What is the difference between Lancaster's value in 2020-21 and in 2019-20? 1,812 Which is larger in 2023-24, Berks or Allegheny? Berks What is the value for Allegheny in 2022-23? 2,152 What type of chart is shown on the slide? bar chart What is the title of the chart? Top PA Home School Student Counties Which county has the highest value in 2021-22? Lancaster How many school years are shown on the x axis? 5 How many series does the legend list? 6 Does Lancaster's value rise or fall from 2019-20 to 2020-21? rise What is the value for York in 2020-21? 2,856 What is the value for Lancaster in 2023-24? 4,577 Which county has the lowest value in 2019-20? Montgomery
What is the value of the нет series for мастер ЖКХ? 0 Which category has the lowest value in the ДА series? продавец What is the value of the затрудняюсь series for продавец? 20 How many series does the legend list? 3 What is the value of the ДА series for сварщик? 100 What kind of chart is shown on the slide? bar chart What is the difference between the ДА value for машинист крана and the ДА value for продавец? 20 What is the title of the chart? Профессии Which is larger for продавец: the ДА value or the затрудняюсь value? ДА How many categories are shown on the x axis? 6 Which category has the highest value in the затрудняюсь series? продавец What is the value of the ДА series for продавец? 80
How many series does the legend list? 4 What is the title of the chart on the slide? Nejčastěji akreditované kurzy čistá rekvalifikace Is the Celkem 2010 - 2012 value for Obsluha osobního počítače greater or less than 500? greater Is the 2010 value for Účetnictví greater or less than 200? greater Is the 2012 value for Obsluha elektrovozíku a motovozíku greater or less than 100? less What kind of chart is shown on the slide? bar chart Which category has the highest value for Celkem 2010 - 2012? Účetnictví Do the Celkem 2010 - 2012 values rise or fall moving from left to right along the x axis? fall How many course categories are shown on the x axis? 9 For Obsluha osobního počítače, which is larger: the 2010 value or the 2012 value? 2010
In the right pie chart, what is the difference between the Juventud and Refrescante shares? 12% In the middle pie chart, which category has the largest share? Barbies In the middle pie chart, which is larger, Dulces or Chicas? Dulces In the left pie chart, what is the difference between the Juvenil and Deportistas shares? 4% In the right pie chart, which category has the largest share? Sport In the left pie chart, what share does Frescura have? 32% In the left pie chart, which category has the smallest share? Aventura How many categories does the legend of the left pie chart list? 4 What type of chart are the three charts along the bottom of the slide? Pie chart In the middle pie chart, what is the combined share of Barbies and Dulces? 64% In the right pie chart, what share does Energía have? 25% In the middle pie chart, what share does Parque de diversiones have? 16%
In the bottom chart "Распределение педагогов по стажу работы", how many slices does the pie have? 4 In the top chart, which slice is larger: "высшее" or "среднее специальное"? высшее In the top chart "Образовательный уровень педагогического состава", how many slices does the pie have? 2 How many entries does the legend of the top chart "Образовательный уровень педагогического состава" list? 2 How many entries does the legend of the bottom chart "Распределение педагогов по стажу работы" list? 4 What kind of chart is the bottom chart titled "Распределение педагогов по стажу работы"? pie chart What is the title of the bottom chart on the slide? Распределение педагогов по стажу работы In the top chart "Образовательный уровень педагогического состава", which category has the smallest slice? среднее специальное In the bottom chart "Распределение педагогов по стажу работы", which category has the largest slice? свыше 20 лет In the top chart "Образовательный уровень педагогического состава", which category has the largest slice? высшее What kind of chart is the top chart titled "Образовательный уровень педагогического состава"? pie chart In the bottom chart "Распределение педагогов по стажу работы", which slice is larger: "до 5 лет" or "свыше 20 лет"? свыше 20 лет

****************************************

TASK DIRECTIONS: Return all the items above line for line, with each one unchanged.

SOLUTION BELOW:
What is the difference between Lancaster's value in 2020-21 and in 2019-20? 1,812 Which is larger in 2023-24, Berks or Allegheny? Berks What is the value for Allegheny in 2022-23? 2,152 What type of chart is shown on the slide? bar chart What is the title of the chart? Top PA Home School Student Counties Which county has the highest value in 2021-22? Lancaster How many school years are shown on the x axis? 5 How many series does the legend list? 6 Does Lancaster's value rise or fall from 2019-20 to 2020-21? rise What is the value for York in 2020-21? 2,856 What is the value for Lancaster in 2023-24? 4,577 Which county has the lowest value in 2019-20? Montgomery
What is the value of the нет series for мастер ЖКХ? 0 Which category has the lowest value in the ДА series? продавец What is the value of the затрудняюсь series for продавец? 20 How many series does the legend list? 3 What is the value of the ДА series for сварщик? 100 What kind of chart is shown on the slide? bar chart What is the difference between the ДА value for машинист крана and the ДА value for продавец? 20 What is the title of the chart? Профессии Which is larger for продавец: the ДА value or the затрудняюсь value? ДА How many categories are shown on the x axis? 6 Which category has the highest value in the затрудняюсь series? продавец What is the value of the ДА series for продавец? 80
How many series does the legend list? 4 What is the title of the chart on the slide? Nejčastěji akreditované kurzy čistá rekvalifikace Is the Celkem 2010 - 2012 value for Obsluha osobního počítače greater or less than 500? greater Is the 2010 value for Účetnictví greater or less than 200? greater Is the 2012 value for Obsluha elektrovozíku a motovozíku greater or less than 100? less What kind of chart is shown on the slide? bar chart Which category has the highest value for Celkem 2010 - 2012? Účetnictví Do the Celkem 2010 - 2012 values rise or fall moving from left to right along the x axis? fall How many course categories are shown on the x axis? 9 For Obsluha osobního počítače, which is larger: the 2010 value or the 2012 value? 2010
In the right pie chart, what is the difference between the Juventud and Refrescante shares? 12% In the middle pie chart, which category has the largest share? Barbies In the middle pie chart, which is larger, Dulces or Chicas? Dulces In the left pie chart, what is the difference between the Juvenil and Deportistas shares? 4% In the right pie chart, which category has the largest share? Sport In the left pie chart, what share does Frescura have? 32% In the left pie chart, which category has the smallest share? Aventura How many categories does the legend of the left pie chart list? 4 What type of chart are the three charts along the bottom of the slide? Pie chart In the middle pie chart, what is the combined share of Barbies and Dulces? 64% In the right pie chart, what share does Energía have? 25% In the middle pie chart, what share does Parque de diversiones have? 16%
In the bottom chart "Распределение педагогов по стажу работы", how many slices does the pie have? 4 In the top chart, which slice is larger: "высшее" or "среднее специальное"? высшее In the top chart "Образовательный уровень педагогического состава", how many slices does the pie have? 2 How many entries does the legend of the top chart "Образовательный уровень педагогического состава" list? 2 How many entries does the legend of the bottom chart "Распределение педагогов по стажу работы" list? 4 What kind of chart is the bottom chart titled "Распределение педагогов по стажу работы"? pie chart What is the title of the bottom chart on the slide? Распределение педагогов по стажу работы In the top chart "Образовательный уровень педагогического состава", which category has the smallest slice? среднее специальное In the bottom chart "Распределение педагогов по стажу работы", which category has the largest slice? свыше 20 лет In the top chart "Образовательный уровень педагогического состава", which category has the largest slice? высшее What kind of chart is the top chart titled "Образовательный уровень педагогического состава"? pie chart In the bottom chart "Распределение педагогов по стажу работы", which slice is larger: "до 5 лет" or "свыше 20 лет"? свыше 20 лет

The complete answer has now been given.